**Excerpted records:**
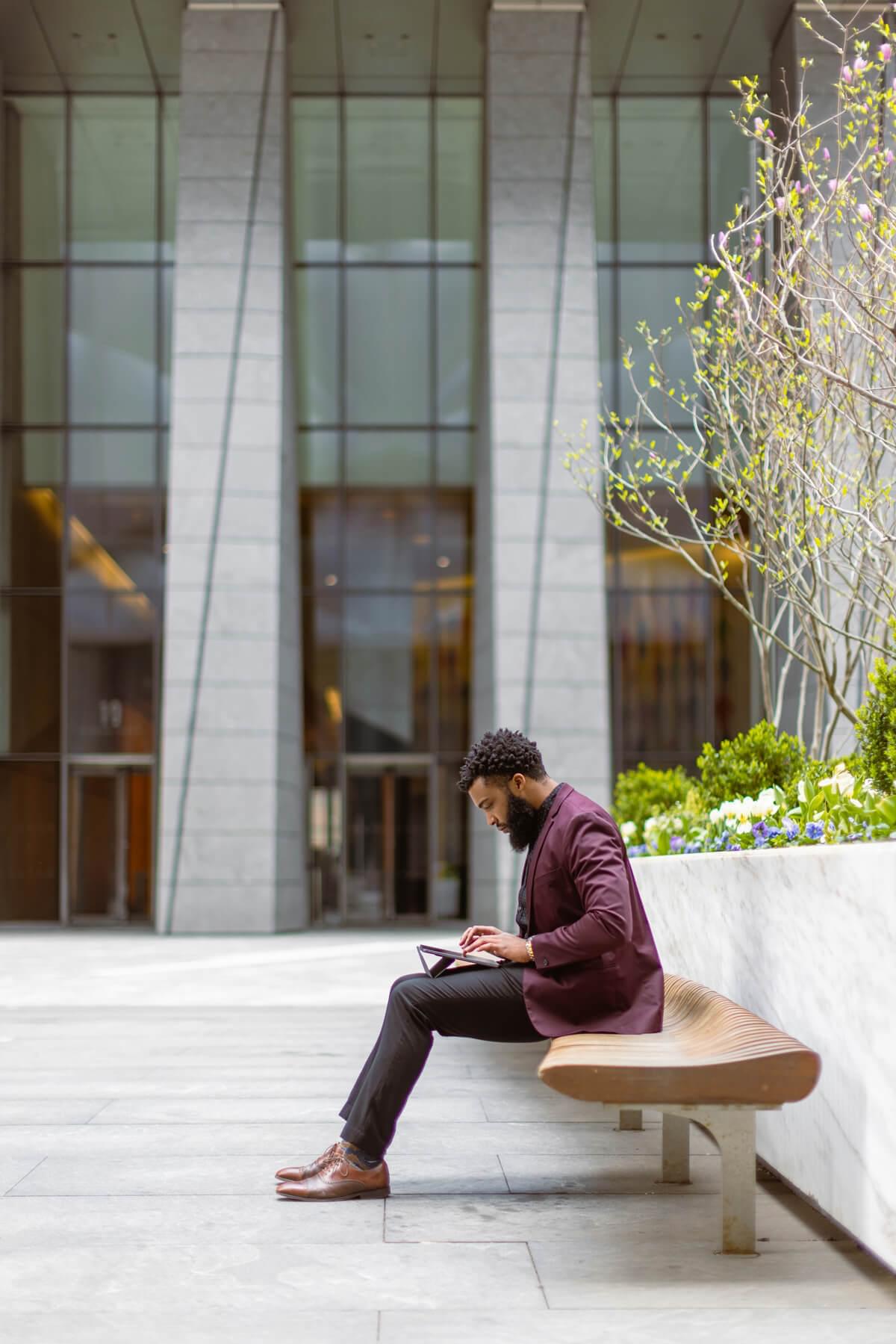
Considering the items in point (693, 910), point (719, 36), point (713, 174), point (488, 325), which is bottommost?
point (693, 910)

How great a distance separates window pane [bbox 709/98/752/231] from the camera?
23688 mm

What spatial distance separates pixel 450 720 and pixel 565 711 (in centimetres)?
299

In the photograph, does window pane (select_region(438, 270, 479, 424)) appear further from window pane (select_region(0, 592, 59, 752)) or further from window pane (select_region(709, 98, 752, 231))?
window pane (select_region(0, 592, 59, 752))

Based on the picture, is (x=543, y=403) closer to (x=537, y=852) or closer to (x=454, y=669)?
(x=454, y=669)

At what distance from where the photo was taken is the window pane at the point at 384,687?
922 inches

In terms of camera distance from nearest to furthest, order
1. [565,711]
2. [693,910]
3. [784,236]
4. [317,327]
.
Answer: [693,910], [784,236], [565,711], [317,327]

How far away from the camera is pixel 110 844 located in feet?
77.4

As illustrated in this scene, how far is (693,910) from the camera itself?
6.53 metres

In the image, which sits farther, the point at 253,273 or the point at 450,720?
the point at 450,720

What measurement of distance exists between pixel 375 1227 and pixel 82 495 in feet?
67.0

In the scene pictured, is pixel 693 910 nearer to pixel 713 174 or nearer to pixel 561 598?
pixel 561 598

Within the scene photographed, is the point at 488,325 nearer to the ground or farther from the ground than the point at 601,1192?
farther from the ground

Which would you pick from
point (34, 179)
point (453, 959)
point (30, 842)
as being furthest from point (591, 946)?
point (34, 179)

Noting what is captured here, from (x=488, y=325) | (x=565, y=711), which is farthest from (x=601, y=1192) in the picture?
(x=488, y=325)
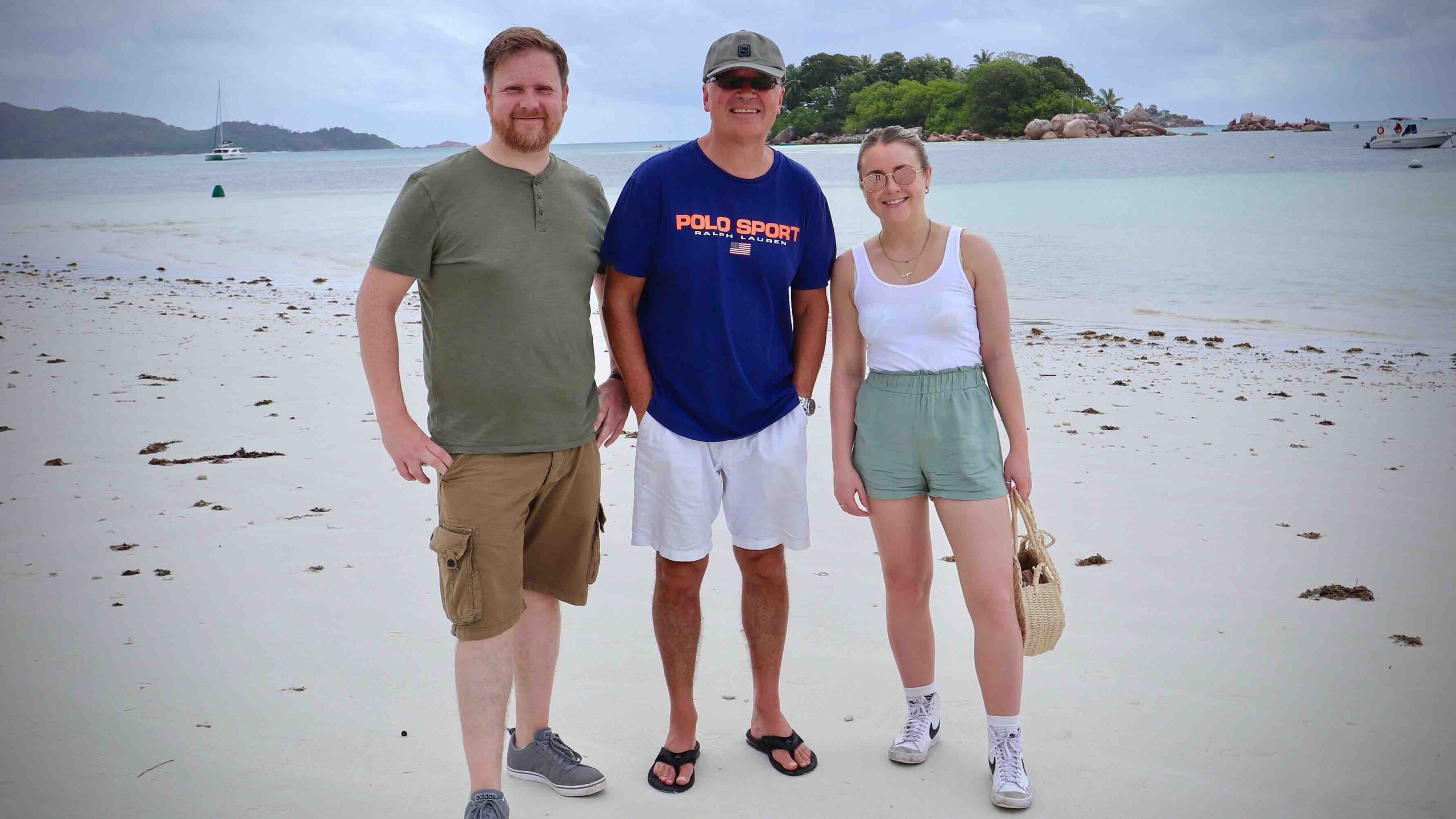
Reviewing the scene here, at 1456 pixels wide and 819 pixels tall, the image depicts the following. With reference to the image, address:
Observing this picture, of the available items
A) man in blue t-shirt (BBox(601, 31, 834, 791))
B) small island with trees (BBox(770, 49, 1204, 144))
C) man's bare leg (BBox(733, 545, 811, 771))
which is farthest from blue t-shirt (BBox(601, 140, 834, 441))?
small island with trees (BBox(770, 49, 1204, 144))

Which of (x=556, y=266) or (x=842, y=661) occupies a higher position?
(x=556, y=266)

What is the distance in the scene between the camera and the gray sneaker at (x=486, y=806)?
273 centimetres

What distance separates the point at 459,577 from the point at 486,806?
64 centimetres

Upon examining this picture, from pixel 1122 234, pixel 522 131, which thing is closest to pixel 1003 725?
pixel 522 131

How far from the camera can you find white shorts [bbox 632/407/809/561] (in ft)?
10.3

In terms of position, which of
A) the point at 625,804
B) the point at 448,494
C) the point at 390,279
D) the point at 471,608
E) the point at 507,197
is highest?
the point at 507,197

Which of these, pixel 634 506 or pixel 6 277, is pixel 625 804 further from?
pixel 6 277

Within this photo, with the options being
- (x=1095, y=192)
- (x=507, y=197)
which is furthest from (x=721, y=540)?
(x=1095, y=192)

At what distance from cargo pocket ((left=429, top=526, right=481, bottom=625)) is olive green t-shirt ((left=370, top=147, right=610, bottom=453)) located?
9.8 inches

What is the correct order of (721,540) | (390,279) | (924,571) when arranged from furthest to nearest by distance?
1. (721,540)
2. (924,571)
3. (390,279)

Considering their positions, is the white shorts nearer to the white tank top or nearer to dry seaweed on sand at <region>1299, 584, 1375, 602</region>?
the white tank top

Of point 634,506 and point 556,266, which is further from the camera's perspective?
point 634,506

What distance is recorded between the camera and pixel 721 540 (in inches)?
201

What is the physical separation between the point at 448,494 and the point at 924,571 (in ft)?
4.92
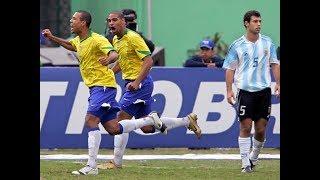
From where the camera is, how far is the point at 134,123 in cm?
1633

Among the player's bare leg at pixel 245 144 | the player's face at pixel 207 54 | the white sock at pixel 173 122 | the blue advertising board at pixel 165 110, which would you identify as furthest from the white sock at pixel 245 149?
the player's face at pixel 207 54

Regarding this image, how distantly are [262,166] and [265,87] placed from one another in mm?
1679

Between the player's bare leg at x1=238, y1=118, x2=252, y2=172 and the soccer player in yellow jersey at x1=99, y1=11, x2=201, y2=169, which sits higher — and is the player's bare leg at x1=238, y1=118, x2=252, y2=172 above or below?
below

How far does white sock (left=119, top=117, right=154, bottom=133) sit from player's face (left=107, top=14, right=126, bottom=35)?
4.07 feet

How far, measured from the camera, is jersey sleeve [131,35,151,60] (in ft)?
55.0

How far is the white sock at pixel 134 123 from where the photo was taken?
16203 mm

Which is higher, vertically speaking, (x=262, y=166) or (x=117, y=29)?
(x=117, y=29)

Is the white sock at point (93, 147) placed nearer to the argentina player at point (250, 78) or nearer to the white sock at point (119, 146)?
the white sock at point (119, 146)

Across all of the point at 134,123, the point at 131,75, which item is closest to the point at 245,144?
the point at 134,123

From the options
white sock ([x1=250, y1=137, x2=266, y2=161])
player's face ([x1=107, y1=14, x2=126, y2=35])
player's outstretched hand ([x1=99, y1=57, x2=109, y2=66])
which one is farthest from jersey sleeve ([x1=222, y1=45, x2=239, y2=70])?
player's outstretched hand ([x1=99, y1=57, x2=109, y2=66])

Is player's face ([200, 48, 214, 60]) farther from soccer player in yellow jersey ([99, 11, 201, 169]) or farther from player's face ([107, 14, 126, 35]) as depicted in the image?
player's face ([107, 14, 126, 35])
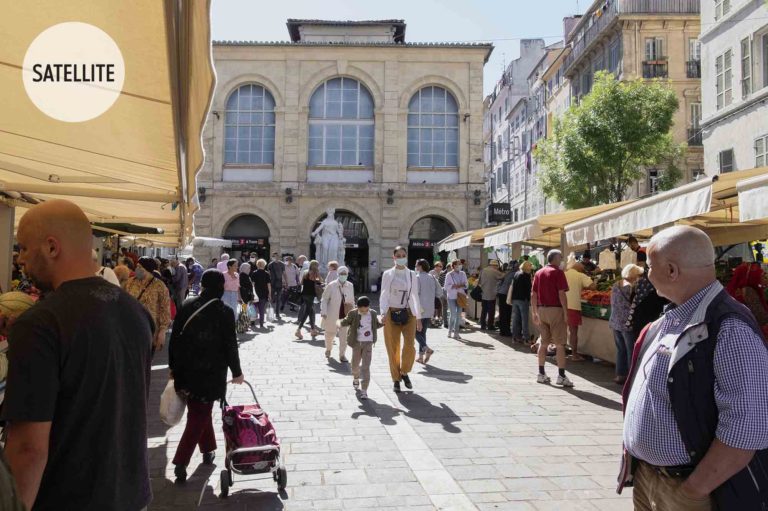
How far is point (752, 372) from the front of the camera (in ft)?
7.23

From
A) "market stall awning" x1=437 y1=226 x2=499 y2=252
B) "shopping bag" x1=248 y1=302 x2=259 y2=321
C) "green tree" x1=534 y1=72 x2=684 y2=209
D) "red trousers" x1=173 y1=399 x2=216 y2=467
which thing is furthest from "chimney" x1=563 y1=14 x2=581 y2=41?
"red trousers" x1=173 y1=399 x2=216 y2=467

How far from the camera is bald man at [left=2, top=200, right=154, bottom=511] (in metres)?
2.06

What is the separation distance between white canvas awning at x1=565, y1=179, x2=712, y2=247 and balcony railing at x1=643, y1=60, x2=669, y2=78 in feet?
87.3

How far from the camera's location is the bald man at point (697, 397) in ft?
7.19

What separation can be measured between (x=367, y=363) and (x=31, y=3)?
597cm

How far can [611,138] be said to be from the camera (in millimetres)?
26969

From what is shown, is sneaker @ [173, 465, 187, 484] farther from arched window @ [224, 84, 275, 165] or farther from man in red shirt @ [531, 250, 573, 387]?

**Exercise description:**
Make an exact copy of the records shown above, without the pictures.

**The solution:**
Considering the items in point (693, 910), point (719, 36), point (713, 174), point (488, 325), which is bottommost?
point (693, 910)

How great a distance separates window pane [bbox 709/98/752/231] from the camera?
23688 mm

What spatial distance separates pixel 450 720 and pixel 565 711 (in centimetres)?
299

In the photograph, does window pane (select_region(438, 270, 479, 424)) appear further from window pane (select_region(0, 592, 59, 752)) or further from window pane (select_region(709, 98, 752, 231))?
window pane (select_region(0, 592, 59, 752))

Based on the picture, is (x=543, y=403) closer to (x=537, y=852) or closer to (x=454, y=669)?
(x=454, y=669)

At what distance from where the photo was taken is the window pane at the point at 384,687?
922 inches

In terms of camera distance from nearest to furthest, order
1. [565,711]
2. [693,910]
3. [784,236]
4. [317,327]
.
Answer: [693,910], [784,236], [565,711], [317,327]

How far away from the camera is pixel 110 844 located in feet?
77.4

As illustrated in this scene, how far is (693,910) from the camera itself?
6.53 metres

In the image, which sits farther, the point at 253,273 or the point at 450,720?
the point at 450,720

What measurement of distance exists between pixel 375 1227 and pixel 82 495 in feet?
67.0

In the scene pictured, is pixel 693 910 nearer to pixel 713 174 or nearer to pixel 561 598?
pixel 561 598

Within the scene photographed, is the point at 488,325 nearer to the ground or farther from the ground than the point at 601,1192?
farther from the ground

Which would you pick from
point (34, 179)
point (453, 959)
point (30, 842)
as being furthest from point (591, 946)?
point (34, 179)

Noting what is captured here, from (x=488, y=325) | (x=565, y=711), which is farthest from (x=601, y=1192) in the picture?
(x=488, y=325)
Reviewing the scene here, at 1456 pixels wide and 819 pixels tall, the image depicts the following. With reference to the image, address:
Observing this picture, of the available items
A) man in blue t-shirt (BBox(601, 31, 834, 791))
B) small island with trees (BBox(770, 49, 1204, 144))
C) man's bare leg (BBox(733, 545, 811, 771))
which is farthest from blue t-shirt (BBox(601, 140, 834, 441))?
small island with trees (BBox(770, 49, 1204, 144))

Which of (x=556, y=266) or (x=842, y=661) occupies a higher position?
(x=556, y=266)

What is the distance in the scene between the camera and the gray sneaker at (x=486, y=806)?
273 centimetres

What distance separates the point at 459,577 from the point at 486,806?
64 centimetres

Upon examining this picture, from pixel 1122 234, pixel 522 131, which thing is closest to pixel 1003 725?
pixel 522 131

How far from the camera can you find white shorts [bbox 632/407/809/561] (in ft)?
10.3

In terms of position, which of
A) the point at 625,804
B) the point at 448,494
C) the point at 390,279
D) the point at 471,608
E) the point at 507,197
is highest?
the point at 507,197

Which of these, pixel 634 506 or pixel 6 277, is pixel 625 804 further from?
pixel 6 277

Within this photo, with the options being
- (x=1095, y=192)
- (x=507, y=197)
which is furthest from (x=721, y=540)?
(x=1095, y=192)

At what distance from cargo pocket ((left=429, top=526, right=481, bottom=625)) is olive green t-shirt ((left=370, top=147, right=610, bottom=453)) located?
9.8 inches

What is the correct order of (721,540) | (390,279) | (924,571) when arranged from furthest to nearest by distance?
1. (721,540)
2. (924,571)
3. (390,279)

Considering their positions, is the white shorts nearer to the white tank top or nearer to dry seaweed on sand at <region>1299, 584, 1375, 602</region>?
the white tank top

Of point 634,506 and point 556,266, which is further from the camera's perspective?
point 634,506

What distance is recorded between the camera and pixel 721 540 (in inches)?
201

What is the physical separation between the point at 448,494 and the point at 924,571 (in ft)?
4.92
From where the camera is, how far is the point at 134,123 in cm?
1633

Among the player's bare leg at pixel 245 144 | the player's face at pixel 207 54 | the white sock at pixel 173 122 | the blue advertising board at pixel 165 110, which would you identify as furthest from the white sock at pixel 245 149?
the player's face at pixel 207 54

Regarding this image, how distantly are [262,166] and [265,87] placed from one another in mm?
1679

Between the player's bare leg at x1=238, y1=118, x2=252, y2=172 and the soccer player in yellow jersey at x1=99, y1=11, x2=201, y2=169, which sits higher — and is the player's bare leg at x1=238, y1=118, x2=252, y2=172 above or below?
below

How far does white sock (left=119, top=117, right=154, bottom=133) sit from player's face (left=107, top=14, right=126, bottom=35)?
4.07 feet

How far, measured from the camera, is jersey sleeve [131,35,151,60] (in ft)?
55.0

How far is the white sock at pixel 134 123 from where the photo was taken?
16203 mm

Which is higher, vertically speaking, (x=262, y=166) or (x=117, y=29)?
(x=117, y=29)

Is the white sock at point (93, 147) placed nearer to the argentina player at point (250, 78) or nearer to the white sock at point (119, 146)?
the white sock at point (119, 146)

Across all of the point at 134,123, the point at 131,75, which item is closest to the point at 245,144?
the point at 134,123

From the options
white sock ([x1=250, y1=137, x2=266, y2=161])
player's face ([x1=107, y1=14, x2=126, y2=35])
player's outstretched hand ([x1=99, y1=57, x2=109, y2=66])
which one is farthest from jersey sleeve ([x1=222, y1=45, x2=239, y2=70])?
player's outstretched hand ([x1=99, y1=57, x2=109, y2=66])

Is player's face ([200, 48, 214, 60]) farther from soccer player in yellow jersey ([99, 11, 201, 169]) or farther from player's face ([107, 14, 126, 35]) as depicted in the image?
player's face ([107, 14, 126, 35])
How far is point (752, 372) from the front of the camera (in ft)?
7.23

From
A) "market stall awning" x1=437 y1=226 x2=499 y2=252
B) "shopping bag" x1=248 y1=302 x2=259 y2=321
C) "green tree" x1=534 y1=72 x2=684 y2=209
D) "red trousers" x1=173 y1=399 x2=216 y2=467
which thing is furthest from "chimney" x1=563 y1=14 x2=581 y2=41?
"red trousers" x1=173 y1=399 x2=216 y2=467

How far from the camera is bald man at [left=2, top=200, right=154, bottom=511] (in metres)?
2.06

What is the separation distance between white canvas awning at x1=565, y1=179, x2=712, y2=247 and balcony railing at x1=643, y1=60, x2=669, y2=78 in feet?
87.3

How far from the camera's location is the bald man at point (697, 397) in ft?
7.19

What separation can be measured between (x=367, y=363) and (x=31, y=3)?
597cm

How far can [611,138] be said to be from the camera (in millimetres)?
26969

From what is shown, is sneaker @ [173, 465, 187, 484] farther from arched window @ [224, 84, 275, 165] or farther from man in red shirt @ [531, 250, 573, 387]?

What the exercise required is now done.